>> Start TEXT PASSAGE

The Curious Case of Thoreau’s Bean Field

Gardening is a strange pleasure. In Walden, Henry David Thoreau describes his experience in the bean field as a “small Herculean labor” and a long battle, the Trojans taking the form of worms, weeds, and woodchucks. For a weapon, he recounts leveling his enemy with his long-handled hoe, turning dirt and dust over the weeds that fought for water and sun with his rows and rows of beans. When reading Thoreau’s story of his bean-field, which I’ve done several times in the past few weeks, it’s almost always this image of Thoreau, fighting against worms, weeds, and woodchucks, that stands out to me. It may have been a battle, but clearly, he enjoyed this “curious labor,” as he describes being out there all summer in the early morning dew, barefoot in the field, until noon, and sometimes, staying there all day to see the evening birds overhead. There’s a certain magnetism in the earth, he says at one point, and I tend to agree.

Like Thoreau, I have my bean field that I’ve planted behind my barn year after year. At times, it seems to be more trouble than worth. The hidden calculus at the back of my mind tells me I must be losing on time and money. Surely, I’d be better off just making a trip to the grocery store, where I’ll ultimately end up buying my lettuce because my stalks in the garden have gone to flower. And yet I continue my little gardening enterprise year after year, knowing, like Thoreau, that there’s something more to be harvested than beans.

Thoreau standing in my garden

Over the life of my garden plot, I’ve tried many things to satisfy that strange pleasure of gardening—far too many to list here. And usually, I take several pictures over the course of the summer, a kind of photographic journal. There’s a picture, for instance, of the garden’s infancy, our first summer at the house, when the farmer up the road brought his tractor down to break ground for us, creating a rather large plot of land. My work even included a scare crow, but the garden proved unmanageable. In another photo several summers later, the garden includes a discarded snow fence I used to keep out the deer that tarry our plants—no woodchucks that nibble our leaves like Thoreau, but rather deer that feast upon them, leaving nothing but bare branches and curses in their wake. Indeed, I’ve never liked the idea of using that green garden fencing, which reminds me of working in a cage, but I found the red vertical slats that comprise snow fencing to be a rather pleasing aesthetic. Then there’s pictures of raised beds some years, large mounds in others. It’s always changing.

This year was no different, as I enlarged the garden dimensions and rearranged to make room for raised beds, which I had done away with only a couple years ago after seeing a friend’s garden. Maybe I’m fickle. This time around I drew inspiration from some pictures from an article in This Old House Magazine, an issue that I’d tucked away for safekeeping because, well, one day I wanted to build a garden like the one featured in that issue, or at least, to build something similar. No, I couldn’t do it exactly the same. So that was my project at the beginning of the summer, using two-by-fours for the beds instead of scrap hardwood flooring, using red as my color palette instead of green, and using brown mulch instead of pea gravel for the paths. And like most of my projects, it’s about 80% finished at this point, but the plants are in the ground and growing. Tomatoes, basil, lettuce, peppers—lots and lots of them in several varieties—potatoes, squash, broccoli, cabbage, brussel sprouts, and cilantro. My tastes are a little more diverse than Thoreau, but my son did throw some beans in a patch of dirt as almost an afterthought, and ironically, it was the only thing that didn’t come up, the seeds having been leftovers from previous years.

>> End TEXT PASSAGE

» **STATED PROBLEM A**: Extract each line of the records containing the string "nearest", treating uppercase and lowercase as distinct.
The essay on Thoreau's bean field and the records have no connection to each other.

>> Start THE INPUT

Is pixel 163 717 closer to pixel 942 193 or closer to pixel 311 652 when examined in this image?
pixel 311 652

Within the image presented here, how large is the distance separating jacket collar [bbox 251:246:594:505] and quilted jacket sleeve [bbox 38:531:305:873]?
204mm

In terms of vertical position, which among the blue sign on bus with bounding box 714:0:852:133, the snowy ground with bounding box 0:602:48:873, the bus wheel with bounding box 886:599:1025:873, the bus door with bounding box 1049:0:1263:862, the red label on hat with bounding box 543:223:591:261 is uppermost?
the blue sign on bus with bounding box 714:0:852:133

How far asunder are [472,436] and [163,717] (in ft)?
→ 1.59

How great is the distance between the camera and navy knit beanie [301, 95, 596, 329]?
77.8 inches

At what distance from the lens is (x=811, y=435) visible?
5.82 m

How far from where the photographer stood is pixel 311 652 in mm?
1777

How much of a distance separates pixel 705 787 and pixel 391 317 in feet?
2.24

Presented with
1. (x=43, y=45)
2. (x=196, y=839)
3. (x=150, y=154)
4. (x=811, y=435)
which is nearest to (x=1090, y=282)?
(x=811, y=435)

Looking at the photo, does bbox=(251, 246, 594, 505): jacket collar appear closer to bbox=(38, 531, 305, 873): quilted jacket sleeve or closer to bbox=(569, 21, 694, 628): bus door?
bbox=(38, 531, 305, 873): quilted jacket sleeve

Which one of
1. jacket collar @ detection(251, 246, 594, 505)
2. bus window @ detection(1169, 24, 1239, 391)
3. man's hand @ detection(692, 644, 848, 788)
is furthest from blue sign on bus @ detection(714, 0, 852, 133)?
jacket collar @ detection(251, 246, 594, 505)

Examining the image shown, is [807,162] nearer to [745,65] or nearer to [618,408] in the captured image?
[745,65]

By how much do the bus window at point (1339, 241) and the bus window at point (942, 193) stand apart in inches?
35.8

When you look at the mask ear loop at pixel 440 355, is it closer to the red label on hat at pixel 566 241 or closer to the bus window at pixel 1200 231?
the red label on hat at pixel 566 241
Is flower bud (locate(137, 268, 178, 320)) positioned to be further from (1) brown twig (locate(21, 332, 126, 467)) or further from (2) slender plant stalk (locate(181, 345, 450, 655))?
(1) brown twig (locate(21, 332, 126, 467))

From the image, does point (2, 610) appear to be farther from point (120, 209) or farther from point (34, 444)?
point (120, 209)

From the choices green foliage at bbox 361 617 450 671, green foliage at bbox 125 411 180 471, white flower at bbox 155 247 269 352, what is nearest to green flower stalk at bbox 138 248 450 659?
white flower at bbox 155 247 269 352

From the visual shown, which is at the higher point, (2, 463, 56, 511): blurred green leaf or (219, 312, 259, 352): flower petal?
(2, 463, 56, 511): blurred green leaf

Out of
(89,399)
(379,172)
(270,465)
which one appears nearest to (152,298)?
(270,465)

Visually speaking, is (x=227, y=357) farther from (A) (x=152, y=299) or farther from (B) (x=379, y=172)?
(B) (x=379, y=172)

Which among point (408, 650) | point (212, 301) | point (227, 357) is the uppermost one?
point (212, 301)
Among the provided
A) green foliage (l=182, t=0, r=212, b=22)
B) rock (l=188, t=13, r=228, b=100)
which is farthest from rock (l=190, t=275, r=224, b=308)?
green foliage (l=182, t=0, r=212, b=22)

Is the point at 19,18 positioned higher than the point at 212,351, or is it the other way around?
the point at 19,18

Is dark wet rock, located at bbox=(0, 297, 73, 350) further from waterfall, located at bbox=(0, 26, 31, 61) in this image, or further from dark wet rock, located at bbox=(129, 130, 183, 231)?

>> End THE INPUT

» **STATED PROBLEM B**: In the essay on Thoreau's bean field, what did the writer use for the garden paths instead of pea gravel?

» **WRITTEN SOLUTION A**:
which is nearest to (x=1090, y=282)?
From the choices green foliage at bbox 361 617 450 671, green foliage at bbox 125 411 180 471, white flower at bbox 155 247 269 352, what is nearest to green flower stalk at bbox 138 248 450 659?
which one appears nearest to (152,298)?

» **WRITTEN SOLUTION B**: Brown mulch.